### [DATASET ROWS]
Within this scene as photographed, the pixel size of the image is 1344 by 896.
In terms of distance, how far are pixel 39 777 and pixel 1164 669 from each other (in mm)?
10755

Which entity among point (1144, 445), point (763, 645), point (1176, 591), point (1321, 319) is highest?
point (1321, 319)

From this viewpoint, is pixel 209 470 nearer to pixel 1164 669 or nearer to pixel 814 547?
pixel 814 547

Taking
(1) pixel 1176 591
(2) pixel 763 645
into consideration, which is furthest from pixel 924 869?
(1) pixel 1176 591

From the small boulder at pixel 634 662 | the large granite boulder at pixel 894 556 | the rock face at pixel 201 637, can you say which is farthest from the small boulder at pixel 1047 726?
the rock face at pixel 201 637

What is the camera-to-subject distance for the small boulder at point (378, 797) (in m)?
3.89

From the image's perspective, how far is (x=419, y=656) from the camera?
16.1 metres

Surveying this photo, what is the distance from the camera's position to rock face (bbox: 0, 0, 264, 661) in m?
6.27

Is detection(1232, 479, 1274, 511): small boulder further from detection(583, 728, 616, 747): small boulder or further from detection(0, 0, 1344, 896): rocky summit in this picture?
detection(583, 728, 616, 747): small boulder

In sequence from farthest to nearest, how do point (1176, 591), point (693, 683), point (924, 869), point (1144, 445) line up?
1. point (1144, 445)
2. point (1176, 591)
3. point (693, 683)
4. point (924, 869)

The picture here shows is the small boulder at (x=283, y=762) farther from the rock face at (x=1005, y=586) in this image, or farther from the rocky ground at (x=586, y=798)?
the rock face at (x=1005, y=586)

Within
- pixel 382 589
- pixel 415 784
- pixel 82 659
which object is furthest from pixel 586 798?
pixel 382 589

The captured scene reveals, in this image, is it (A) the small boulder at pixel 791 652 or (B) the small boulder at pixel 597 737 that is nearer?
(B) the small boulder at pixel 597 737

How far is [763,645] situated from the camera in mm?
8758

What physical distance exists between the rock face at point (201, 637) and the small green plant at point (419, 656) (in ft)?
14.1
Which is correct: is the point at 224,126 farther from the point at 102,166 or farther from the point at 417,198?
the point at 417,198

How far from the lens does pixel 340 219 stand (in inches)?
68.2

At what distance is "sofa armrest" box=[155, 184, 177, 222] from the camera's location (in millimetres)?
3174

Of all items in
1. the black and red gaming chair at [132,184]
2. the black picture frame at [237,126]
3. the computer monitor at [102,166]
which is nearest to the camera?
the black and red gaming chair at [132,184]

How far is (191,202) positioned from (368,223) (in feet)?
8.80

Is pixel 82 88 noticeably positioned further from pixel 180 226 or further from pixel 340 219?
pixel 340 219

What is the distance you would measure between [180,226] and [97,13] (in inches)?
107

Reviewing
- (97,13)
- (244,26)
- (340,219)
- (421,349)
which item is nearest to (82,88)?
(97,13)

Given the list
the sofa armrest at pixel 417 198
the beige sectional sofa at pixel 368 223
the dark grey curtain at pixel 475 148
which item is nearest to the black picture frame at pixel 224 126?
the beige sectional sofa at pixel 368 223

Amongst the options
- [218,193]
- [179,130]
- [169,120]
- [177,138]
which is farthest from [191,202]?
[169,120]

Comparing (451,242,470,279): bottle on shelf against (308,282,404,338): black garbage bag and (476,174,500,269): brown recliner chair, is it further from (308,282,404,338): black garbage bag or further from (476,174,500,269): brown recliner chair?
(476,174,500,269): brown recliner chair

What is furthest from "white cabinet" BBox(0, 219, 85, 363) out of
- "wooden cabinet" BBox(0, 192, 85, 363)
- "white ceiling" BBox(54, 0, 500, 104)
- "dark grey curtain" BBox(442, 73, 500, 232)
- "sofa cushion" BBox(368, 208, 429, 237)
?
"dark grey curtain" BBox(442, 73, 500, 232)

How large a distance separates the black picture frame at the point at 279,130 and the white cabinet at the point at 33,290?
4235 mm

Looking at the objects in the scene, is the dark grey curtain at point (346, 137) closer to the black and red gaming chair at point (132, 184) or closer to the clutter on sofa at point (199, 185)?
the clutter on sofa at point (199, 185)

### [WHAT YOU SHOULD DO]
Quote every one of the items above verbatim.

### [THE OUTPUT]
Within this scene as photographed, the pixel size of the image is 1344 by 896.
In terms of distance, how far are pixel 39 777 and pixel 1164 669 from each other (in mm)?
10755

Which entity among point (1144, 445), point (763, 645), point (1176, 591), point (1321, 319) is highest?
point (1321, 319)

From this viewpoint, is pixel 209 470 nearer to pixel 1164 669 or nearer to pixel 814 547?
pixel 814 547

Taking
(1) pixel 1176 591
(2) pixel 763 645
into consideration, which is furthest from pixel 924 869?
(1) pixel 1176 591

From the small boulder at pixel 634 662 | the large granite boulder at pixel 894 556 | the rock face at pixel 201 637, can you say which is farthest from the small boulder at pixel 1047 726?
the rock face at pixel 201 637

What is the camera-to-subject distance for the small boulder at point (378, 797) (in m)?
3.89

From the image's perspective, how far is (x=419, y=656) from the camera?
16.1 metres

Surveying this photo, what is the distance from the camera's position to rock face (bbox: 0, 0, 264, 661) in m?
6.27

Is detection(1232, 479, 1274, 511): small boulder further from detection(583, 728, 616, 747): small boulder or further from detection(0, 0, 1344, 896): rocky summit in this picture?
detection(583, 728, 616, 747): small boulder

In sequence from farthest to nearest, how do point (1176, 591), point (693, 683), point (924, 869), point (1144, 445) line up?
1. point (1144, 445)
2. point (1176, 591)
3. point (693, 683)
4. point (924, 869)

The picture here shows is the small boulder at (x=283, y=762) farther from the rock face at (x=1005, y=586) in this image, or farther from the rocky ground at (x=586, y=798)?
the rock face at (x=1005, y=586)

Within
- pixel 382 589
- pixel 415 784
- pixel 82 659
which object is furthest from pixel 586 798?
pixel 382 589

The captured scene reveals, in this image, is it (A) the small boulder at pixel 791 652 or (B) the small boulder at pixel 597 737 that is nearer?
(B) the small boulder at pixel 597 737

How far is [763,645] situated from the camera in mm?
8758

What physical distance exists between the rock face at point (201, 637) and the small green plant at point (419, 656) (in ft)?
14.1
Which is correct: is the point at 224,126 farther from the point at 102,166 or farther from the point at 417,198?
the point at 417,198

How far from the lens does pixel 340 219 stand (in inches)?
68.2

At what distance is "sofa armrest" box=[155, 184, 177, 222] from the camera's location (in millimetres)?
3174

Of all items in
1. the black and red gaming chair at [132,184]
2. the black picture frame at [237,126]
3. the computer monitor at [102,166]
which is nearest to the camera?
the black and red gaming chair at [132,184]

How far is (191,202) positioned from (368,223) (in feet)?
8.80

Is pixel 82 88 noticeably positioned further from pixel 180 226 or further from pixel 340 219?
pixel 340 219

What is the distance you would measure between [180,226] and [97,13] (in inches)?
107

Reviewing
- (97,13)
- (244,26)
- (340,219)
- (421,349)
which item is nearest to (82,88)?
(97,13)

Given the list
the sofa armrest at pixel 417 198
the beige sectional sofa at pixel 368 223
the dark grey curtain at pixel 475 148
which item is nearest to the black picture frame at pixel 224 126?
the beige sectional sofa at pixel 368 223

Amongst the options
- [218,193]
- [179,130]
- [169,120]
- [177,138]
which is farthest from [191,202]?
[169,120]

Comparing (451,242,470,279): bottle on shelf against (308,282,404,338): black garbage bag and (476,174,500,269): brown recliner chair, is it further from (308,282,404,338): black garbage bag or further from (476,174,500,269): brown recliner chair?
(476,174,500,269): brown recliner chair

What is furthest from "white cabinet" BBox(0, 219, 85, 363) out of
- "wooden cabinet" BBox(0, 192, 85, 363)
- "white ceiling" BBox(54, 0, 500, 104)
- "dark grey curtain" BBox(442, 73, 500, 232)
- "sofa cushion" BBox(368, 208, 429, 237)
?
"dark grey curtain" BBox(442, 73, 500, 232)

How large a distance separates the black picture frame at the point at 279,130 and the white cabinet at the point at 33,290?
4235 mm

Looking at the objects in the scene, is the dark grey curtain at point (346, 137) closer to the black and red gaming chair at point (132, 184) or closer to the clutter on sofa at point (199, 185)?
the clutter on sofa at point (199, 185)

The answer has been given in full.